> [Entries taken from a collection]
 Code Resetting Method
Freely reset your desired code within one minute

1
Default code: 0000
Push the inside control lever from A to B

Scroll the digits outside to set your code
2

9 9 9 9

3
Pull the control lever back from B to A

> [WHAT IS EXPECTED]
Having located the line containing "Scroll the digits outside to set your code", set it down along with every line after it through the end of the data, reproducing each exactly.

> [SOLUTION FOR THIS PROBLEM]
Scroll the digits outside to set your code
2

9 9 9 9

3
Pull the control lever back from B to A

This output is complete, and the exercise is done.